Male Isolation in Jean Toomer’s Cane

This paper discusses male isolation in Jean Toomer’s `Cane`.

This paper reviews Jean Toomer’s Cane, including some powerful vignettes, which highlight just how damaging it can be for men when they do not understand and appreciate women as whole, three-dimensional beings. The paper stresses that each of the central male characters in Toomer’s vignettes actually, themselves, create a distance and isolation from the very `thing` they obsess about: getting close to women. The author believes that looking at each of Toomer’s vignettes and seeing how each of the male characters creates his own isolation by not seeing the whole woman clearly opens up new questions about the author himself. Maybe Toomer perceives women as flatly as some of his fictionalized male counterparts.

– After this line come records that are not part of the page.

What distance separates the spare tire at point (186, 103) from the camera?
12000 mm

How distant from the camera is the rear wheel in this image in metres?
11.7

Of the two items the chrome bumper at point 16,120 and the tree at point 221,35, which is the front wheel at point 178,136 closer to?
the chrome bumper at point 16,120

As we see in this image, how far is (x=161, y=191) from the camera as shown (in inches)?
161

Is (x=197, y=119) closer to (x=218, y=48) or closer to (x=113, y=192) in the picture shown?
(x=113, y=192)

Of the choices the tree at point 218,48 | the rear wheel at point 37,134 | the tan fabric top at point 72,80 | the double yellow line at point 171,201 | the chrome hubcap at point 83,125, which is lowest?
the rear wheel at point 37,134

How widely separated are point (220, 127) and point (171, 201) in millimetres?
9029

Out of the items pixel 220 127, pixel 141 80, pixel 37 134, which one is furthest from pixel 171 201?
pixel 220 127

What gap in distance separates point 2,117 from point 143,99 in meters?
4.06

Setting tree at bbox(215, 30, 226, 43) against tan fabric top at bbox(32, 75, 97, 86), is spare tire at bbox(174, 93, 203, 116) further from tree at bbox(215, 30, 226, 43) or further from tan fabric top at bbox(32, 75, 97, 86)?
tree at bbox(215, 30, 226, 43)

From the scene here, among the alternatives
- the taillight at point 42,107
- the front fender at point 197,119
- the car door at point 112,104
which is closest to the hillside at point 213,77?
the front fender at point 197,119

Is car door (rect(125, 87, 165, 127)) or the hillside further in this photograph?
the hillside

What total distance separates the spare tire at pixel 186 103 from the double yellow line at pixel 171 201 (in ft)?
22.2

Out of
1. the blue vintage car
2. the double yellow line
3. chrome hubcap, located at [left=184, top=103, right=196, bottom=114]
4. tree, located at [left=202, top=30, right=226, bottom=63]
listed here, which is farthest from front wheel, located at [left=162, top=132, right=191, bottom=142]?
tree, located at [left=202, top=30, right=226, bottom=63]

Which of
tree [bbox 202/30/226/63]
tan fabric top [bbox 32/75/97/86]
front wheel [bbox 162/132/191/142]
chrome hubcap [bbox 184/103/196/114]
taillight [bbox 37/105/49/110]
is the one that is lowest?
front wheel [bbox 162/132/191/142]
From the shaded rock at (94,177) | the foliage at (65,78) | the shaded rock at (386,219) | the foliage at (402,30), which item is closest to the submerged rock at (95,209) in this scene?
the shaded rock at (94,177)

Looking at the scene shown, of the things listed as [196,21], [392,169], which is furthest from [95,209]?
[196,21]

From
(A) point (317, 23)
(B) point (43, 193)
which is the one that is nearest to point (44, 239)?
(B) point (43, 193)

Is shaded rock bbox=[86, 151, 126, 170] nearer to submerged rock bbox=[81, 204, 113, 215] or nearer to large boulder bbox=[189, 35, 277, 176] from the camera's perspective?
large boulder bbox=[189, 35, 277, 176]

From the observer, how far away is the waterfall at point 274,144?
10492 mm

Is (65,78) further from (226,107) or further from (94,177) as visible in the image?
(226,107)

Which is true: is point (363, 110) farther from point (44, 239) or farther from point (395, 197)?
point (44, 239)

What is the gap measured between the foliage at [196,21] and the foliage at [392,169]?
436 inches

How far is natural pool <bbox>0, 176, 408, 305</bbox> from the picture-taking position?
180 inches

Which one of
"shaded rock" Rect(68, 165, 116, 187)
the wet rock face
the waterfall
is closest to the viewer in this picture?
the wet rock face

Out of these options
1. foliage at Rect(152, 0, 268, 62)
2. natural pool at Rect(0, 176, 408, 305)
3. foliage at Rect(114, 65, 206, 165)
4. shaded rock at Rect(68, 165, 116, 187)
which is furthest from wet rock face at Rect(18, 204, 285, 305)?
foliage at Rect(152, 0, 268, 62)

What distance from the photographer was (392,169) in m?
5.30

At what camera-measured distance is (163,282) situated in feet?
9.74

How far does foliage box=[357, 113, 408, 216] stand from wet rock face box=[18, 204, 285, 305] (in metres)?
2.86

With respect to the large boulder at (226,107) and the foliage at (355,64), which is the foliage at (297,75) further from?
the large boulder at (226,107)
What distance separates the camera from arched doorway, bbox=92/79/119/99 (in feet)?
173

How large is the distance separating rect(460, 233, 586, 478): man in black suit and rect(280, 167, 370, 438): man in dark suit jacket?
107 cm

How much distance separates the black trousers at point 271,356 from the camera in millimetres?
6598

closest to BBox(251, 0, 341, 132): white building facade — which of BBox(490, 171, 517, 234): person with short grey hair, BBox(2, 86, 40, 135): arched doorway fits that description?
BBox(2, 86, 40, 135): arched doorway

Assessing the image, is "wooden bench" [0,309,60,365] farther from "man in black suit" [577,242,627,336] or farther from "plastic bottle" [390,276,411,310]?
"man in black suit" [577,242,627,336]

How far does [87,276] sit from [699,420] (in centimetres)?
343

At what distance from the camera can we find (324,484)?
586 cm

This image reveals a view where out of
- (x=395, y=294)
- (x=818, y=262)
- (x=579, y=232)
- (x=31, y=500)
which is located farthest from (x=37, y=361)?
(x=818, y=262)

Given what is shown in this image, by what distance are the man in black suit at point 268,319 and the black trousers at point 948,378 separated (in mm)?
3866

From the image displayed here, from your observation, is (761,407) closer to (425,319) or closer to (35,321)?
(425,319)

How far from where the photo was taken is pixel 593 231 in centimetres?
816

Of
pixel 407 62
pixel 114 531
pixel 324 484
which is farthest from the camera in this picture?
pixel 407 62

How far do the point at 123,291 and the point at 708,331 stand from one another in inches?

The anonymous young men and old men in Karintha all long in vain to have the lovely young beauty whose skin is like dusk, when the sun goes down. Karintha is put on a pedestal, her idyllic beauty allowing men to project onto her all the ideals associated with beauty, like goodness and innocence. They ignore any aspect of her personality which doesn’t fit with their idea of Karintha; her mischievousness, even her proclivity for cruelty. The men adore Karintha blindly, faun over her and give her money, but instead of making her love them, they cause the opposite affect. We are told that Karintha has contempt for them.